Task objective. Below are some entries. Transcribe the lines from the one holding "Suppose Design Office" to the one holding "صورة البرازيل تفوز", inclusive, but not the pictures among them.
====
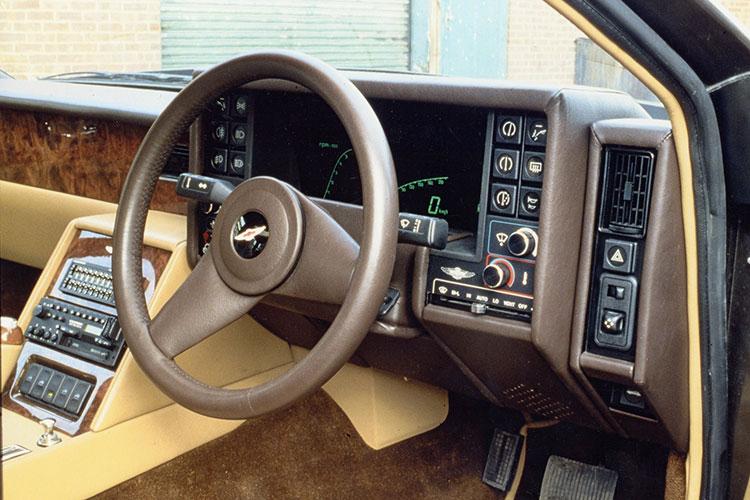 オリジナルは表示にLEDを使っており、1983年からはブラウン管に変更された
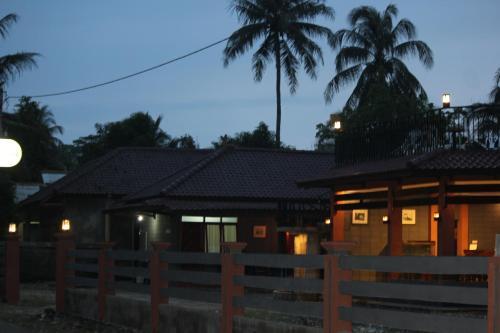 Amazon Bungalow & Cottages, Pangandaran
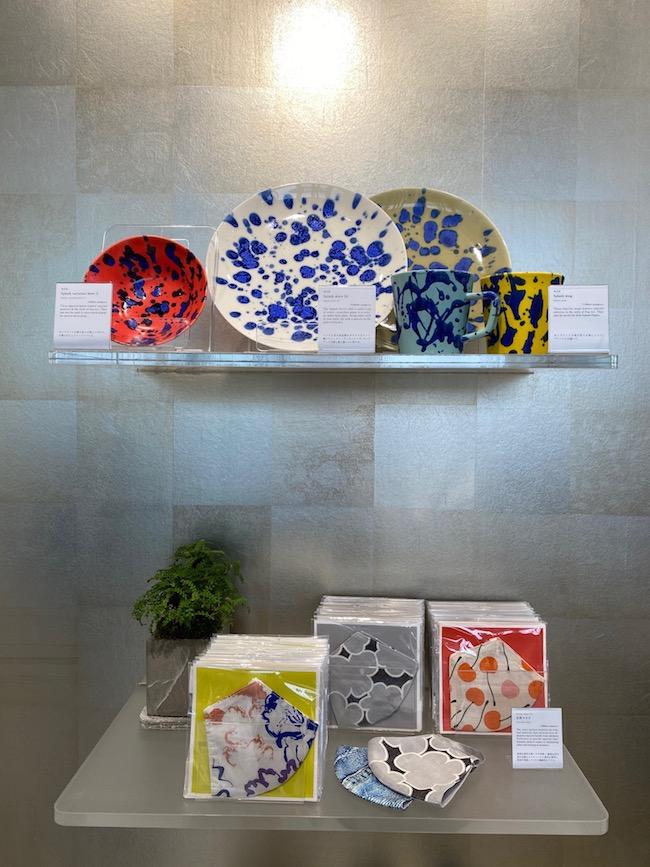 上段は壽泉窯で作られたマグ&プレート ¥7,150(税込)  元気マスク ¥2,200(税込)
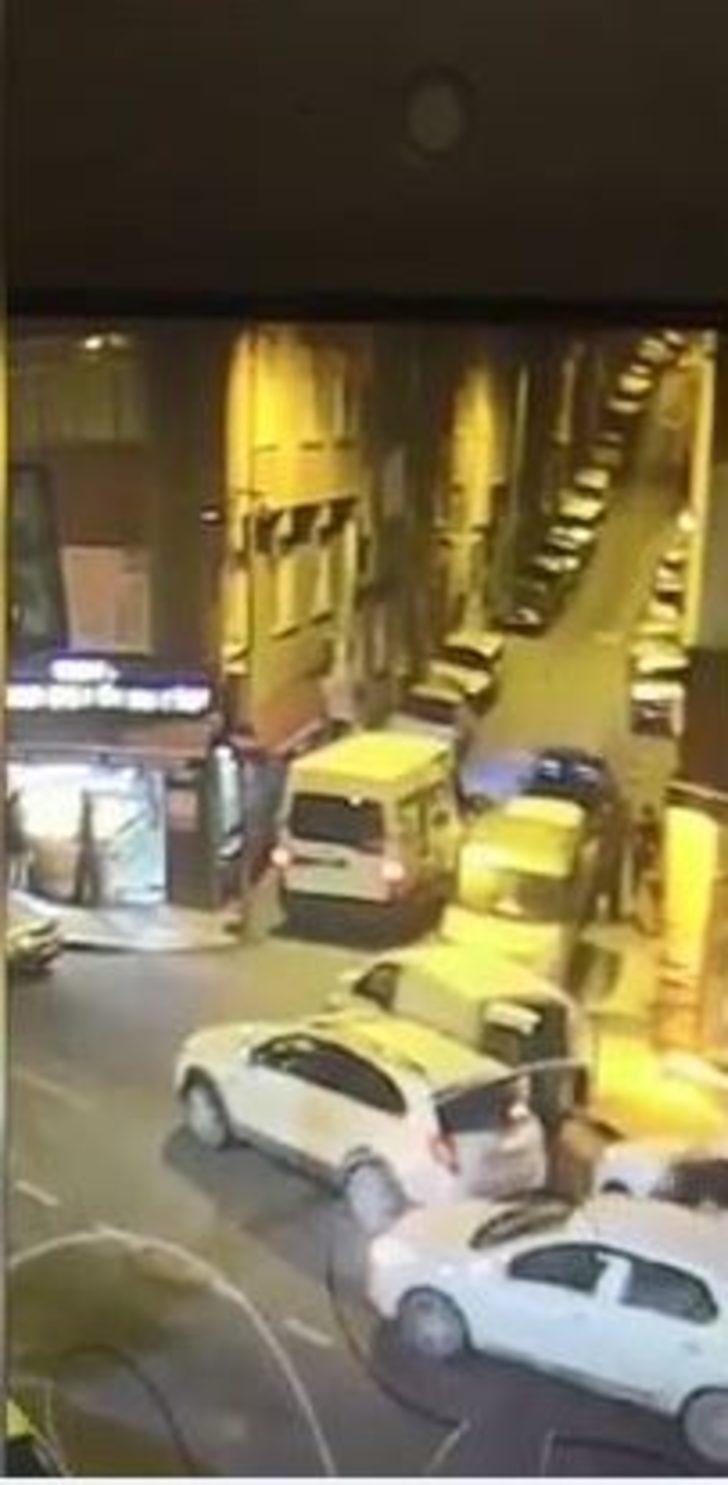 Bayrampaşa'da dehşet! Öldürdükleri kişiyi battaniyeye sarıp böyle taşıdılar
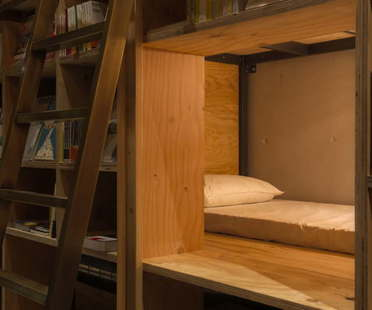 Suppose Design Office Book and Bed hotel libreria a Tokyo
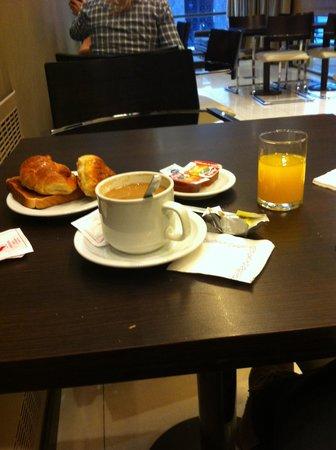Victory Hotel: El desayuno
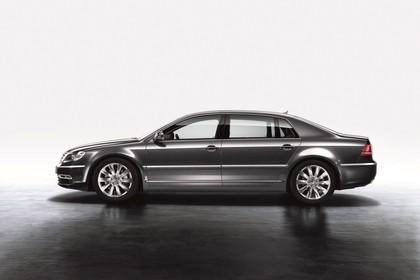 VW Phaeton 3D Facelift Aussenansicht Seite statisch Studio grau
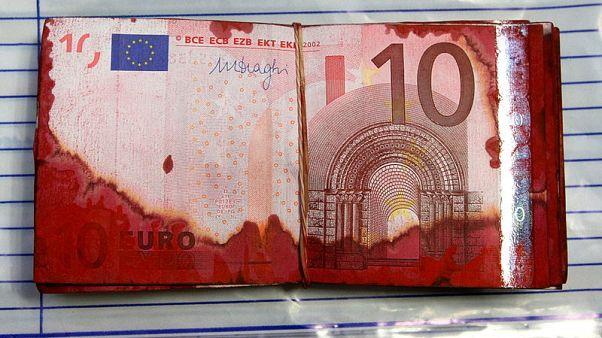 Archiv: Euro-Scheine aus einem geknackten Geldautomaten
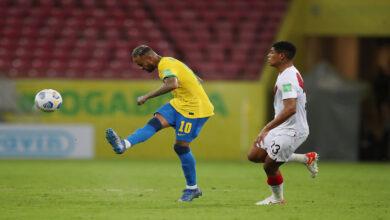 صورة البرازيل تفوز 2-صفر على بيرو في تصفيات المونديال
====
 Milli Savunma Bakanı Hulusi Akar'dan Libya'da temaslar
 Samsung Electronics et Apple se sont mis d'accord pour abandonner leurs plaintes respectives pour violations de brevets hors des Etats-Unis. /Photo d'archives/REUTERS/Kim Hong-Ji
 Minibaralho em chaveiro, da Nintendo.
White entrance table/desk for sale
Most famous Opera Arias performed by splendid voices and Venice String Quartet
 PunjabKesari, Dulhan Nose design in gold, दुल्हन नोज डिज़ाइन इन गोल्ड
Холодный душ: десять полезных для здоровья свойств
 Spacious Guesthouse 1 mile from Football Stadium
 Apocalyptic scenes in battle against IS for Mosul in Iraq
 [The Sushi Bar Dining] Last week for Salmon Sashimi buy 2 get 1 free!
====
Exercise solution.
 Suppose Design Office Book and Bed hotel libreria a Tokyo
Victory Hotel: El desayuno
 VW Phaeton 3D Facelift Aussenansicht Seite statisch Studio grau
 Archiv: Euro-Scheine aus einem geknackten Geldautomaten
 صورة البرازيل تفوز 2-صفر على بيرو في تصفيات المونديال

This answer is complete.